Kânî’nin yanında çalıştığı Voyvoda İskerletzade Konstantin Bey ile birlikte yapılmış portresinin bugün, Bükreş’teki Sinaia müzesinde bulunduğu belirtilmektedir. Ebû Bekir Kânî’nin rivâyetlere dayalı olarak Bükreş’te geçirdiği yıllarda, içkiye müptelâ olduğu ve müptezel bir hayat yaşadığına dair bilgiler kaynaklarda yer almaktadır. Kânî ‘ye atfedilen ünlü “Kırk yıllık Kânî olur mu yani” sözü de yine bu dönemle ilgili rivayetler arasında bulunmaktadır
Sadrazam Yeğen Mehmed Paşa’nın 1782 yılında Kânî’yi İstanbul’a davet etmesi ile Kânî’nin yirmi yedi yıllık gurbet yaşamı ve İstanbul özlemi sona ermiştir. İstanbul’a döndüğünde, Sadrazam Yeğen Mehmed Paşa’nın divan kâtipliği yanında devlet ricâlinden bazı kimselerin kâtiplik görevlerini yapmıştır. Kânî, saray âdâb ve teşrifatına uyum sağlayamamıştır. Yeğen Mehmed Paşa ile olan senli-benli ilişkileri ve Paşa’ya ait bazı sırları ifşâ etmesi üzerine idama mahkûm edilmiştir. Hakkında idam cezası verilen Kânî Efendi, bu cezadan Reisü’l-küttâb Hayri Efendi’nin araya girmesiyle kurtulmuş ve kalebent olarak Limni adasına sürgüne gönderilmiştir.

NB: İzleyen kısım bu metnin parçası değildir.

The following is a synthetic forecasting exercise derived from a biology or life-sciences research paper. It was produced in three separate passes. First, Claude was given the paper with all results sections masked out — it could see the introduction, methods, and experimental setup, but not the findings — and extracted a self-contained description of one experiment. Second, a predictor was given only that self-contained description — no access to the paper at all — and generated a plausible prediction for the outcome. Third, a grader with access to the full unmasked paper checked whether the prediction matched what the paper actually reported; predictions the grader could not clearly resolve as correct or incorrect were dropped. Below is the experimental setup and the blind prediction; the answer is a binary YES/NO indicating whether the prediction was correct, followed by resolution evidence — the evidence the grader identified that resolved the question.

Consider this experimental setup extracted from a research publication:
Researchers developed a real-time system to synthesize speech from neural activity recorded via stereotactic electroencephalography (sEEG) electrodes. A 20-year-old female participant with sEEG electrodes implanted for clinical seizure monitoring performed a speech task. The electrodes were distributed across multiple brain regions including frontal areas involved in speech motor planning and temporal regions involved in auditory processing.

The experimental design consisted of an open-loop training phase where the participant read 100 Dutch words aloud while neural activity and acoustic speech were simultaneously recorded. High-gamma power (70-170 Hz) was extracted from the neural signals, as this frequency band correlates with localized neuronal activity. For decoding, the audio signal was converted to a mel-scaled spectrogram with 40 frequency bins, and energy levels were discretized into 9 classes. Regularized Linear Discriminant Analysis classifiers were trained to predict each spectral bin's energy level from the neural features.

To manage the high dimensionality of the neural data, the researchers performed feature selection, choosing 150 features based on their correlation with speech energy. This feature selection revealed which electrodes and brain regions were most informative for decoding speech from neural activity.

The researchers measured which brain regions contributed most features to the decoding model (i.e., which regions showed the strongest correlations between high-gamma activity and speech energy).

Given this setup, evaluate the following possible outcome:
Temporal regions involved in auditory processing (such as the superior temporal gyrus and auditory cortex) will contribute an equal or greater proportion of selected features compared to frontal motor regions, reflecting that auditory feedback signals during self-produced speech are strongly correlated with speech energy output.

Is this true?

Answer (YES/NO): NO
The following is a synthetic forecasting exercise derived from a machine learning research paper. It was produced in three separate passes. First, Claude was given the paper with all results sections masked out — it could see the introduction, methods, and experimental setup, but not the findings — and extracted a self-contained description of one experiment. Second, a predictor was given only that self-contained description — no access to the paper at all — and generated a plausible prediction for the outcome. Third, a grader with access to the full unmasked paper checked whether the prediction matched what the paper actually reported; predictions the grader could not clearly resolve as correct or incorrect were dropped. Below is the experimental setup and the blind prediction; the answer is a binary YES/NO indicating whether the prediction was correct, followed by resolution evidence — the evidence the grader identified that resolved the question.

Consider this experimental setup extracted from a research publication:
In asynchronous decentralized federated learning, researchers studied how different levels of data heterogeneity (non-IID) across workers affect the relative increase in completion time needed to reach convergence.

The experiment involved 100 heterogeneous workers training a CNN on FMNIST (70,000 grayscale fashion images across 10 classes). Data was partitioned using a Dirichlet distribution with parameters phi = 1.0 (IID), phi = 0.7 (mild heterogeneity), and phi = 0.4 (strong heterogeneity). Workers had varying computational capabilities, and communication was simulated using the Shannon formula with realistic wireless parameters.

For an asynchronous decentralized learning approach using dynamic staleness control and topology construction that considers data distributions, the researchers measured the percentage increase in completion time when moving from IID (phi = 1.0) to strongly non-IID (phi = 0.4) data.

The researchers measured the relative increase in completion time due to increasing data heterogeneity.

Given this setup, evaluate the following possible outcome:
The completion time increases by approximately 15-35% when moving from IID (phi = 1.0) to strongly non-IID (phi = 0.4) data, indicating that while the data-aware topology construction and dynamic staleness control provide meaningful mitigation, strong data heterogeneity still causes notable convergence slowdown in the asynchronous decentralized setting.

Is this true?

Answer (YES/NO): YES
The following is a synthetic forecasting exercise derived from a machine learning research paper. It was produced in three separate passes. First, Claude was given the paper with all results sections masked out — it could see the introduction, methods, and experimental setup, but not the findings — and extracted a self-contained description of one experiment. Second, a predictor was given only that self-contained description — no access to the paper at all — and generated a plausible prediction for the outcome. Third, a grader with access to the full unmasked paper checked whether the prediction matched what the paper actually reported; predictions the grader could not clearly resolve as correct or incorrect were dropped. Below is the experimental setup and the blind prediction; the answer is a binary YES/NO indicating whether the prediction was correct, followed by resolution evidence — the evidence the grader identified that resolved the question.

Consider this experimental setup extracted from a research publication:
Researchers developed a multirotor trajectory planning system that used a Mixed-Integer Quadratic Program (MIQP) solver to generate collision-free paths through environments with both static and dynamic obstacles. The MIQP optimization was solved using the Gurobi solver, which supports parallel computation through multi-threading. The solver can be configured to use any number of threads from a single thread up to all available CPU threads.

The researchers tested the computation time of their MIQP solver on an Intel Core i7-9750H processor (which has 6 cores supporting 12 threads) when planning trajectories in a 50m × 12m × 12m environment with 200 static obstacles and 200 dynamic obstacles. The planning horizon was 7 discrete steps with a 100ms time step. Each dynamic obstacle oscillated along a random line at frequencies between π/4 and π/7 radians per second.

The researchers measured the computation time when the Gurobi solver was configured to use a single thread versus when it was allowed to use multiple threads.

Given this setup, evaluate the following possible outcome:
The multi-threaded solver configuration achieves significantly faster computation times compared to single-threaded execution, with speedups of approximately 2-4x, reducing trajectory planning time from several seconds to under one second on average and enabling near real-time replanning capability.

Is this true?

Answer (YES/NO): NO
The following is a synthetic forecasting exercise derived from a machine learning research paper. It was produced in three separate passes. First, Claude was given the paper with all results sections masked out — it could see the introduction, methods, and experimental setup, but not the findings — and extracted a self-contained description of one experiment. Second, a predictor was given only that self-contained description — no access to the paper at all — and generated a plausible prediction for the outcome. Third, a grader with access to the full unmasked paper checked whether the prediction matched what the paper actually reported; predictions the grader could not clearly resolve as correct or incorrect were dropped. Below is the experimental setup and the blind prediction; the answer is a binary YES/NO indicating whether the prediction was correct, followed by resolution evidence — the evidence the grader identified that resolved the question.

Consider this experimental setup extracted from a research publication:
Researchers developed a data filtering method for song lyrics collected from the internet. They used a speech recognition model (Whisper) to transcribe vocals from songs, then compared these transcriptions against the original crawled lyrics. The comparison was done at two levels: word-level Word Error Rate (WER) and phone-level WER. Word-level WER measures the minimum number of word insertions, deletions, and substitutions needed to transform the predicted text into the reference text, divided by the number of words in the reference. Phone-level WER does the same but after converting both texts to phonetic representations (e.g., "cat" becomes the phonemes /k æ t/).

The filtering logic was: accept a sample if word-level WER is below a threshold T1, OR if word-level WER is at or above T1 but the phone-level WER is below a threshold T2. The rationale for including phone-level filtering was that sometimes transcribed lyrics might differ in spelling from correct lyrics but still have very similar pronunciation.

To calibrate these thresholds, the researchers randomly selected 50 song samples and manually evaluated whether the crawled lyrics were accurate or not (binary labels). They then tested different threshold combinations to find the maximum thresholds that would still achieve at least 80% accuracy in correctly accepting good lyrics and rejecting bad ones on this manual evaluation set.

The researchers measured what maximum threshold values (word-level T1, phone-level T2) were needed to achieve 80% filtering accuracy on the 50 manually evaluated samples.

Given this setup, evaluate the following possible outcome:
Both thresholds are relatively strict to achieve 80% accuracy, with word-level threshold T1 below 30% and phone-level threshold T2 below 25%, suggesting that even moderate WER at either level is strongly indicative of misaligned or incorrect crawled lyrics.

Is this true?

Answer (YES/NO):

Kânî, Limni adasında sefaletle geçen sürgün yıllarının ardından hayatının sonlarına doğru affedilerek İstanbul’a dönmüş ve 1791 yılının Kasım ayında vefat etmiştir. Kabri Eyüp Mezarlığında bulunmaktadır. Ölümünden kısa bir süre önce çevresindeki dostlarına “Mezar taşıma Fatiha yazılmasın, ben Fatiha dilencisi değilim” dediği rivayet olunan şairin son nefesine kadar mizahtan vazgeçmediği söylenmektedir.
Hasan AÇIKEL : Biz Milli Şairimiz Mehmet Akif ERSOY'u Burdur'lu olarak biliyoruz, siz Tokat'lı tarihi şahsiyetlerden biri olarak değerlendiriyorsunuz...
Cemal YAVUZ : Evet. Anne tarafından Tokat'lı. Bir çocuğun yetişmesinde annenin rolü çok büyüktür. En iyi eğitim, ilâhî kaynaklı ve peygamber metoduyla, ana kucağında, baba ocağında verilen eğitimdir. Milli Şairimiz Mehmet Akif ERSOY’un annesi Emine Şerife Hanımda evliyalar, şehitler, gaziler ve kahramanlar diyarı Tokat’ta doğmuştur. Tokat, her dönemde şairler, edipler ve vatana sevdalı yiğitler yetiştirmiştir.
Hasan AÇIKEL : Anne Emine Şerife hanıma dair neler var kitapta?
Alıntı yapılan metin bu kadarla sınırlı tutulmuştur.